The ELF specification is loosely specified in some areas. Not violating the ELF spec doesn't mean we should add some code (complexity).
We need to place house rules.

House rules are fine if you communicate them in some way. Dismissing something because it violates unspecified protocols or unspecified house rules seems arbitrary at the very least.

See my previous paragraph. I am not sure "dismissing something" is on my side. I requested a link in my first reply, but you only did just now.
OK, let's just calm down.

I understand that you may dislike the use of SHF_ALLOC SHT_RELA sections in this manner, but that does not make it wrong, even if it is in poor taste.

I follow Occam's razor for such unusual things.
If your patch decreased code complexity I would probably not object.
But your patch increases complexity, so I request justification, especially given that it quite unusual (SHF_ALLOC SHT_REL[A] in an ET_REL file; a SHF_ALLOC section's sh_link field links to a non-SHF_ALLOC section).

"does not make it wrong" is not a good justification. Why can't such unusual usage be avoided in the first place?

I requested a link so that we can discover whether the Linux kernel usage is legitimate, because I suspect this is an instance of the XY Problem.
The Linux kernel usage can probably be fixed instead of hacking llvm-objcopy.

While this occurs rarely for normal user programs, the Linux kernel uses partially linked ET_REL objects as its loadable module format, and there, we sometimes rely on SHF_ALLOC to indicate to the module loader that the static relocations (which the Linux kernel fixes up at module load time) need to be preserved in memory after loading of the module completes.
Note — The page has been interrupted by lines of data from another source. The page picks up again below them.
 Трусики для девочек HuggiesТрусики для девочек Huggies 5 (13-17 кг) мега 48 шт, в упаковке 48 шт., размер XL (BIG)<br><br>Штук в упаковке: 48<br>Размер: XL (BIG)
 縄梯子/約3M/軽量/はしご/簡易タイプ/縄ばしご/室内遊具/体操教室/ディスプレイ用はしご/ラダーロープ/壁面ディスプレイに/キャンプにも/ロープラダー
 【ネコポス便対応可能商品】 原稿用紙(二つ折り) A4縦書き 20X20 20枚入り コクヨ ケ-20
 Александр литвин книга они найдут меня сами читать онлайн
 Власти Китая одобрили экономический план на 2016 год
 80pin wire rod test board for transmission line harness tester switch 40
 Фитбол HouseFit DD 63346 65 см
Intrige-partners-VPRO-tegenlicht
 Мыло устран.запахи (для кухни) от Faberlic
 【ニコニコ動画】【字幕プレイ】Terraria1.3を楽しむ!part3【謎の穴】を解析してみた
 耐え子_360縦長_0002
This should be refined. https://android-review.googlesource.com/c/kernel/common/+/1842462/3 seems to propose to add such usage but it is not pre-existing. I would certainly object to such usage if I had a chance to review such kernel code.
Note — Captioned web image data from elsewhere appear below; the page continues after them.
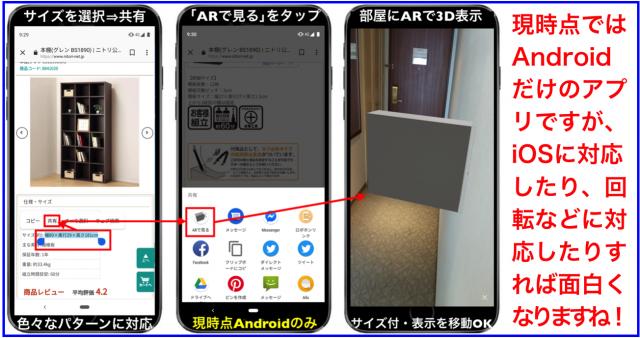 ECサイトのサイズをコピペ⇒ARで3D表示アプリ「ARで見る」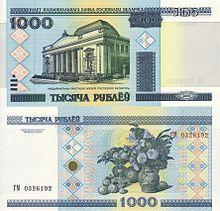 Новые 1000 рублей денежная единица республики беларусь
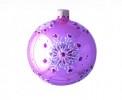 Набор шаров Д=6см*4шт. Снежок, в подарочной упаковке КН-60-1405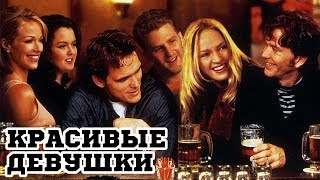 Красивые девушки (1996) «Beautiful Girls» - Трейлер (Trailer)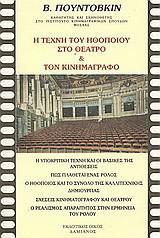 Η τέχνη του ηθοποιού στο θέατρο και τον κινηματογράφο
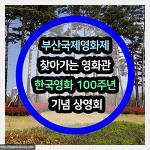 시민공원에서 열리는 부산국제영화제 찾아가는 영화관 한국영화 100주년 기념 상영회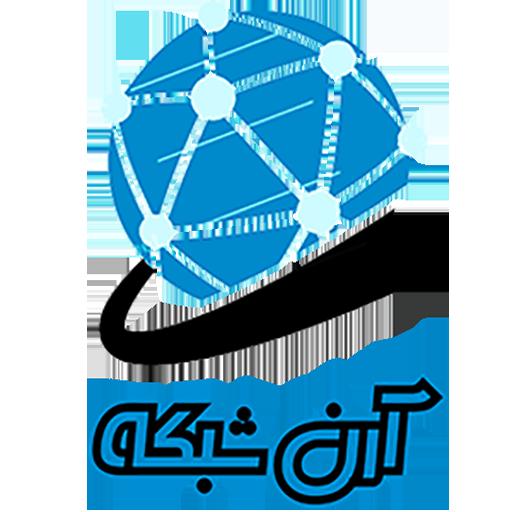 آرن شبکه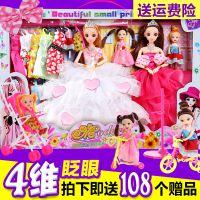 jdy换装芭芘比娃娃套装大礼盒婚纱公主女孩儿童衣服洋娃娃玩具礼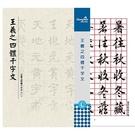 《享亮商城》N-021505 王羲之四體千字文 中華筆莊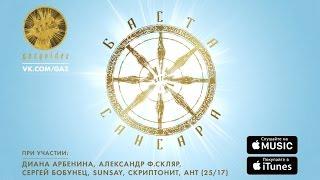 Download Баста - Сансара (при уч. Д.Арбенина, A.Ф.Скляр, С.Бобунец, SunSay, Ант (25/17) и Скриптонит) Mp3 and Videos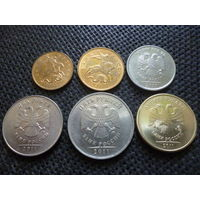 Комплект монет РОССИИ 2011 г.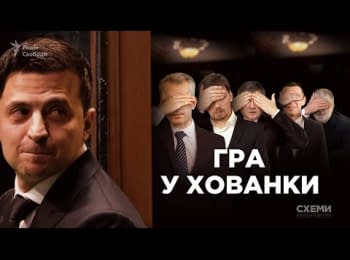 """The Schemes"": Secret visits by members of Zelensky's team to oligarchs and businessmen"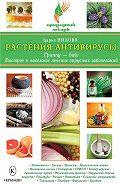 Дарья Нилова -Растения-антивирусы. Гриппу – бой! Быстрое и надежное лечение вирусных заболеваний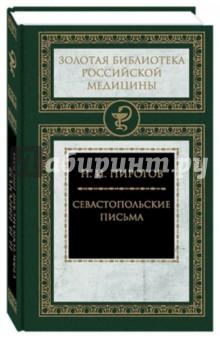 Севастопольские письма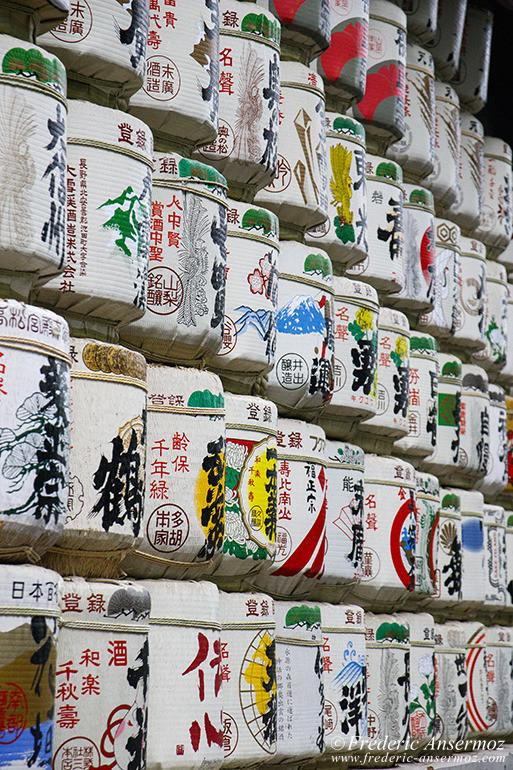 Tokyo temple 11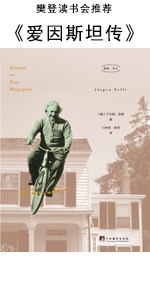 爱因斯坦;传记;文学;相对论;自传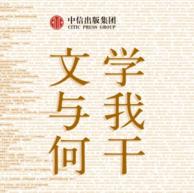 亚马逊中国 中信文学月促销专场 满200-100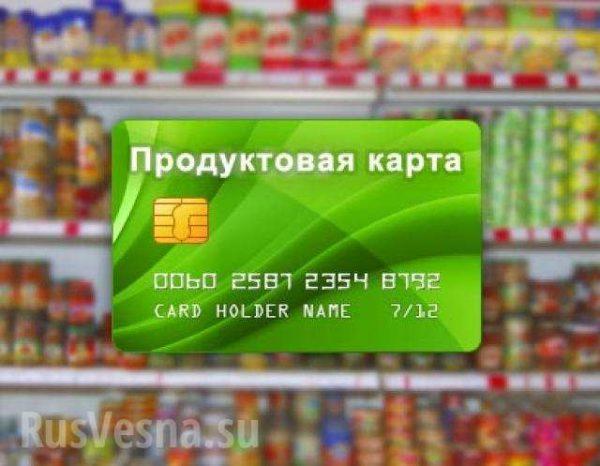 Минфин поддержал идею продовольственных карточек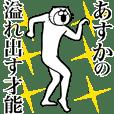 Cat Sticker Asuka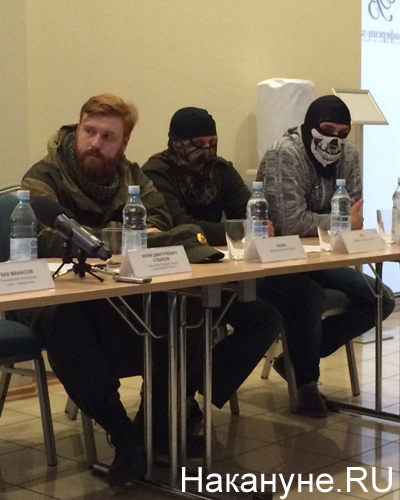 уральские добровольцы в Новороссии|Фото: Накануне.RU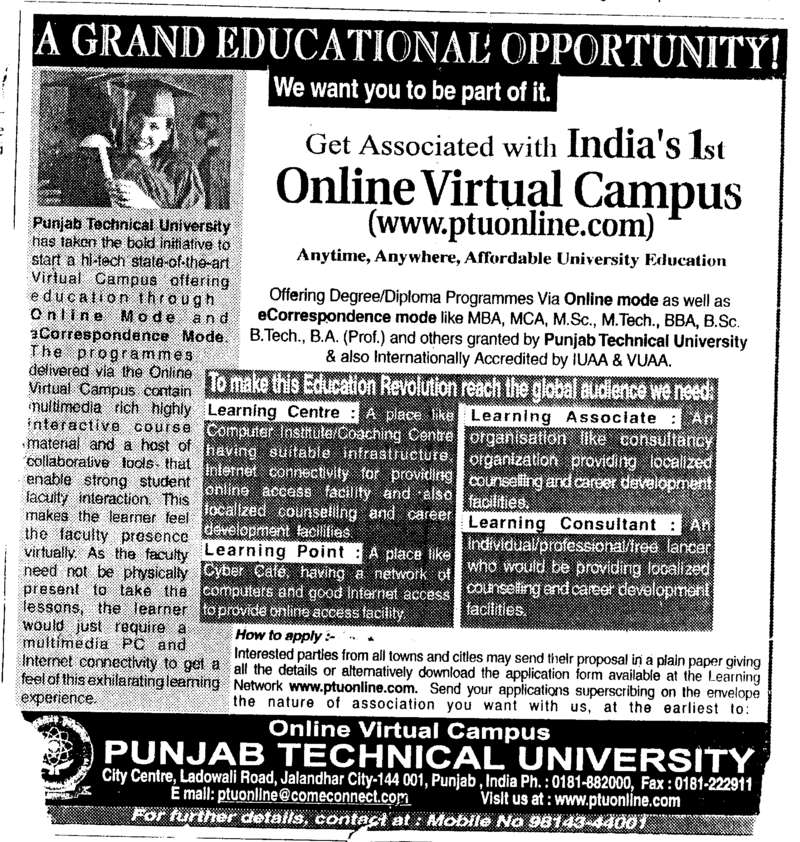 Indias First Online Virtual Campus (IK Gujral Punjab Technical University PTU)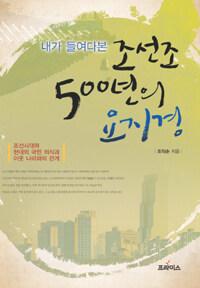 (내가 들여다본) 조선조 500년의 요지경 : 조선시대와 현대의 국민 의식과 이웃 나라와의 관계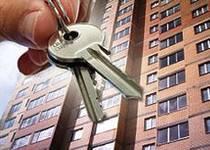 Новости: В Алматы начинается приём документов на получение доступного жилья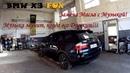 BMW X3 FOX Замена масла с Музыкой Бочки падают и Емкости прыгают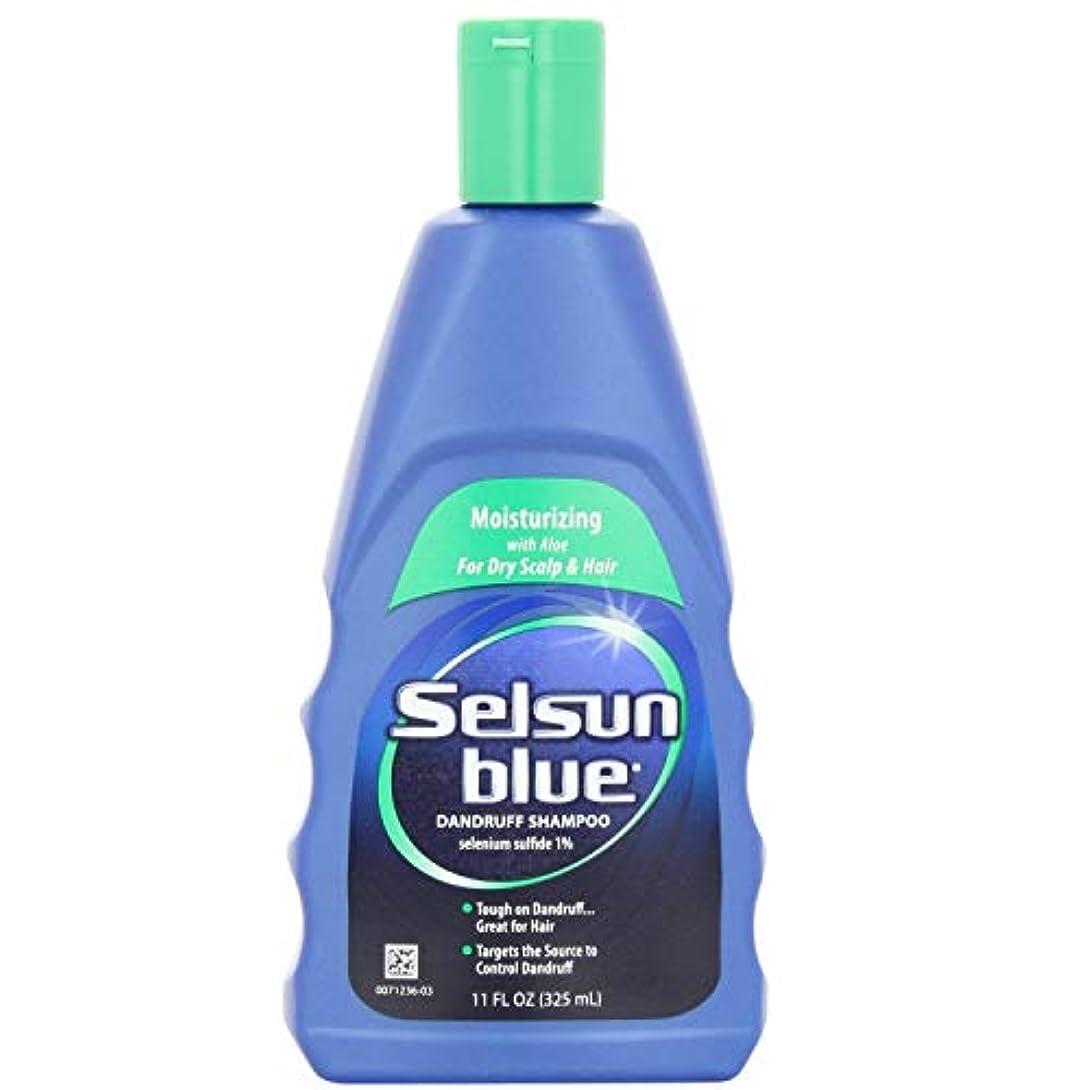 綺麗なスラム誠実Selsun Blue Dandruff Shampoo, Moisturizing with Aloe for Dry Scalp and Hair, 11 Ounce by Selsun Blue [並行輸入品]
I have considered many linkers (GNU ld, gold, ld.lld) and many loaders (glibc ld.so, musl ld.so, FreeBSD rtld, NetBSD libexec-elf).

I guess the kernel's module loader is the oddball here? It needs to process relocations from dynamically loaded objects.

While this occurs rarely for normal user programs, the Linux kernel uses partially linked ET_REL objects as its loadable module format

Seems to confirm.

OK, let's just calm down.

*cringe* Please don't tell people that. We need to be respectful to everyone. You and @ardb know more about ELF than anyone I know; you two would make great teammates, if you could learn to play nice.

Perhaps you could isolate the commands used to recreate an ELF object that demonstrates the issues in llvm-strip? That might help us identify perhaps a different way to achieve the desired outcome? At the very least it would demonstrate how such a binary could be created. Though it seems your added test case already demonstrates that. @MaskRay is that not enough? I'm guessing make ... V=1 in KBuild could help isolate the precise tool invocations?

When you refer to "use a host tool to tweak the ELF metadata of this module so that the RELA data is preserved and accessible to the module init code." by host tool are you referring to $(OBJTOOL)?

I'm guessing https://android-review.googlesource.com/c/kernel/common/+/1842462/4/arch/arm64/Makefile.postlink#b11 is part of it? IIUC, (which I probably don't), we're moving a few sections to two new ones with alloc+readonly? Do they not have alloc beforehand?

resulting in cryptic error messages such as
llvm-strip: error: Link field value 48 in section .rela.text is not a symbol table
where the file in question does in fact have a SYMTAB section at #48.

I think we can all agree that the error message here could be more helpful to the end user.

we sometimes rely on SHF_ALLOC to indicate to the module loader that the static relocations (which the Linux kernel fixes up at module load time) need to be preserved in memory after loading of the module completes.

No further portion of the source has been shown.